Educatief deel dagbest. peuterspeelz…
Educatief deel dagbesteding peuterspeelzaal, kinderdagopvang.
Voor kinderen vanaf 3 jaar heeft de dagbesteding op peuterspeelzalen en kinderdagopvang een educatieve component, waarbij de ontwikkeling van het kind wordt gestimuleerd. De uitgaven die huishoudens hebben om hun driejarige kinderen naar een peuterspeelzaal of kinderdagopvang te laten gaan, worden gedeeltelijk meegeteld als uitgave aan onderwijs en wel voor het deel dat gerelateerd wordt aan het educatieve deel van de dagbesteding van driejarigen.
Boeken, leermiddelen, OV en bijles
Uitgaven die buiten de onderwijsinstellingen worden gedaan voor boeken, leermiddelen, openbaar vervoer tussen huis en school dat niet door de overheid gesubsidieerd wordt, bijles en huiswerkbegeleiding. Deze aankopen en uitgaven zijn nodig om aan het reguliere onderwijs te kunnen deelnemen.
Teveel ontvangen studiefinanciering en..
Teveel ontvangen studiefinanciering en tegemoetkoming schoolkosten.
De overheid kan teveel of ten onrechte studiefinanciering en tegemoetkoming in de schoolkosten hebben uitbetaald aan huishoudens. Dit moet worden terugbetaald.
Rente op studieleningen
Dit zijn rentebetalingen op zowel onvoorwaardelijke als voorwaardelijke leningen. De rentedragende lening en het collegegeldkrediet zijn onvoorwaardelijke leningen. De basisbeurs, aanvullende beurs en OV-studentenkaart zijn voorwaardelijke leningen. Als een student zijn studie niet op tijd afrondt, wordt de ontvangen studiefinanciering niet omgezet in een gift, maar blijft het een lening die terugbetaald moet worden en waarover rente betaald moet worden.
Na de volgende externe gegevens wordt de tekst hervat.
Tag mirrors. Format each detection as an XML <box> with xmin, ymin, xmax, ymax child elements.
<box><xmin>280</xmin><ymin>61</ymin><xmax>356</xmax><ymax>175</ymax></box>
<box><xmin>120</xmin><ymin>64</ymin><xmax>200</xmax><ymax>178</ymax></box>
Aflossingen op studieleningen
Dit zijn aflossingen op zowel onvoorwaardelijke als voorwaardelijke leningen. De rentedragende lening en het collegegeldkrediet zijn onvoorwaardelijke leningen. De basisbeurs, aanvullende beurs en OV-studentenkaart zijn voorwaardelijke leningen. Als een student zijn studie niet op tijd afrondt, wordt de ontvangen studiefinanciering niet omgezet in een gift, maar blijft het een lening die terugbetaald moet worden en waarover rente betaald moet worden. Aflossingen op studieleningen worden buiten beschouwing gelaten bij de bepaling van de totale uitgaven aan onderwijs. Aflossingen op leningen worden niet als echte ontvangsten gezien, maar als terugbetaling van een eerder geleend bedrag.
Bedrijven
De uitgaven van bedrijven en non-profit instellingen aan onderwijsinstellingen en overige uitgaven aan onderwijs.. Van de uitgaven wordt de tegemoetkoming in de begeleidingskosten voor (leer)bedrijven afgetrokken. De subsidie voor leerlingenvervoer wordt buiten beschouwing gelaten bij de bepaling van de totale uitgaven aan onderwijs.
Overige uitgaven
De overige uitgaven van bedrijven en non-profit instellingen aan onderwijs zijn het werkgeversdeel in de kinderopvangtoeslag en de studiebeurzen voor studenten in het hoger onderwijs. Van de kinderopvangtoeslag wordt alleen het deel meegeteld dat gerelateerd wordt aan de educatieve component in de dagbesteding van driejarige kinderen in kinderdagopvang.
Totaal overige uitgaven
De overige uitgaven van bedrijven en non-profit instellingen aan onderwijs zijn het werkgeversdeel in de kinderopvangtoeslag en de studiebeurzen voor studenten in het hoger onderwijs. Van de kinderopvangtoeslag wordt alleen het deel meegeteld dat gerelateerd wordt aan de educatieve component in de dagbesteding van driejarige kinderen in kinderdagopvang.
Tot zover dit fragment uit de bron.